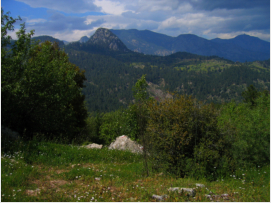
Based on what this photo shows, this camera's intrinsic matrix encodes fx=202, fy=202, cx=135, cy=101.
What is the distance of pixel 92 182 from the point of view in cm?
690

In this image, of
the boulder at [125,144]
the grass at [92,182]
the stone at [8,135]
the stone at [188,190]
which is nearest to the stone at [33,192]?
the grass at [92,182]

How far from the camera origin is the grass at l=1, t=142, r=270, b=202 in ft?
18.8

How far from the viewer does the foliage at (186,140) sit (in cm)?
770

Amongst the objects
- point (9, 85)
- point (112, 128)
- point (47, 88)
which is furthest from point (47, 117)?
point (112, 128)

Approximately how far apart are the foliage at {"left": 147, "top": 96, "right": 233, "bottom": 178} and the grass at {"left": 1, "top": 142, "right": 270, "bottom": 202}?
1.78ft

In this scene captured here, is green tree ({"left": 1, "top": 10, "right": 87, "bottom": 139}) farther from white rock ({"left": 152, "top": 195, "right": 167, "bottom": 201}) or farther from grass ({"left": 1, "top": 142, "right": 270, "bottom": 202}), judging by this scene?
white rock ({"left": 152, "top": 195, "right": 167, "bottom": 201})

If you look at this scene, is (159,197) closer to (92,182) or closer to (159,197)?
(159,197)

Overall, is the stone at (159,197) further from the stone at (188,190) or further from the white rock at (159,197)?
the stone at (188,190)

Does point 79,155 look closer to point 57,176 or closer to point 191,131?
point 57,176

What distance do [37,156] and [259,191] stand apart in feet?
28.7

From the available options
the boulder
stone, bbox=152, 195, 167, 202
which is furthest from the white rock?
the boulder

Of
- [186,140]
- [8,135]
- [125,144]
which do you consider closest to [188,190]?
[186,140]

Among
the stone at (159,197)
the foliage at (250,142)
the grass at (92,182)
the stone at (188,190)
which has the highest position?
the foliage at (250,142)

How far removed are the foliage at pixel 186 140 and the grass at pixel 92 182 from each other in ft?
1.78
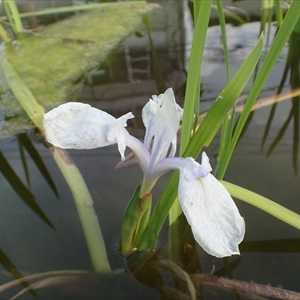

++++

## [Direction]
Rewrite the listing from the line containing "From the available options" through the end of the listing, changing "grass" to "turf" and leaving everything else untouched. Omit the pictures.

## [Answer to this problem]
From the available options
the boulder
stone, bbox=152, 195, 167, 202
which is furthest from the white rock?
the boulder

Of
- [186,140]
- [8,135]
- [125,144]
which do you consider closest to [188,190]?
[186,140]

Among
the stone at (159,197)
the foliage at (250,142)
the turf at (92,182)
the stone at (188,190)
which has the highest position?
the foliage at (250,142)

How far removed are the foliage at pixel 186 140 and the turf at pixel 92 182 from each other in ft?
1.78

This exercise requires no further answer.